Una serie de diagnósticos y agendas globales nos conminan desde hace años a dar prioridad a la equidad y a la integración en nuestras ciudades. No solo porque tenemos las peores cifras de la OCDE, sino porque, además, en la desigualdad radica la principal traba para un desarrollo sustentable. La ciudad, entendida como una oportunidad de prosperidad y un bien de valor para las personas, debe ser accesible física y económicamente para todos.
Integración urbana es permitir la existencia de unidades de vivienda económica bien localizadas, ya sea para la propiedad o el arriendo. El valor del suelo bien ubicado es naturalmente más alto y, por lo tanto, la integración implica desarrollar en densidad. Pero, si bien eso no es sinónimo de guetos verticales, ingobernables y de nulo valor futuro, tampoco se consigue con barrios congelados en cuatro pisos y secuestrados en su ubicación para el beneficio de pocos. La integración urbana se construye con vivienda asequible, pero también con transporte público, servicios, salud, educación y áreas verdes de calidad al alcance de todos.
Una planificación justa no solo asegura los mismos estándares de proyectos para todos, sino que también da prioridad a la inversión pública en zonas postergadas, para poder emparejar la cancha. Implica dar incentivos al mercado para que genere tiraje en sectores estancados, pero, también, contar con una poderosa batería de herramientas de acción pública sobre el territorio, para anticiparse al desarrollo. Es responder a las necesidades de los más pobres, pero también de las mujeres, los niños, los viejos y los enfermos, para que nadie se vea expulsado. Significa respetar y valorar la racionalidad local y fortalecer la gobernanza territorial a pequeña escala y defender las prioridades del colectivo de los intereses de agendas pequeñas.

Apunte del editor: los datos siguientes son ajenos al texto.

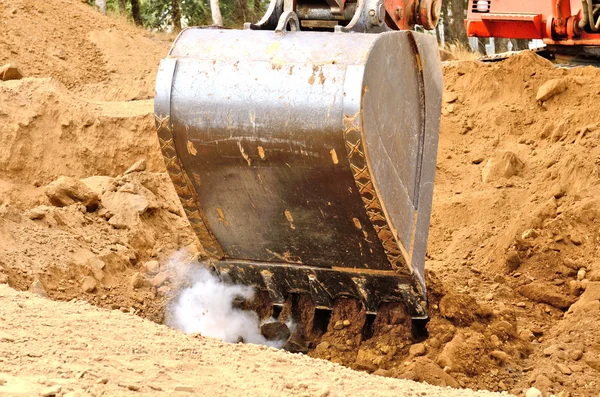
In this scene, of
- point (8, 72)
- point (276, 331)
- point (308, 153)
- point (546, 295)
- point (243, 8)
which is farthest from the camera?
point (243, 8)

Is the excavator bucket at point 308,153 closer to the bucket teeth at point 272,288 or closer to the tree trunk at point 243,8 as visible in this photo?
the bucket teeth at point 272,288

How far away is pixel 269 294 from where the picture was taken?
516cm

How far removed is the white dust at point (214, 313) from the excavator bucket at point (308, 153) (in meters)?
0.21

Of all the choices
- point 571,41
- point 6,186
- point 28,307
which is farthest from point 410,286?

Construir equidad urbana requiere sacrificios. No es invitar, en la medida de lo posible, a los más postergados a cenar a la mesa del rey. Es entender que ya no hay mesa del rey. Que la ciudad es la mesa en común, a la que todos acudimos a sentarnos con igualdad de dignidad y de derechos. En ella se sirve un menú único para todos y ningún comensal comete la grosería de cambiarlo para sí por un plato de la carta. Porque estamos compartiendo juntos y lo que nos toca, es lo que hay.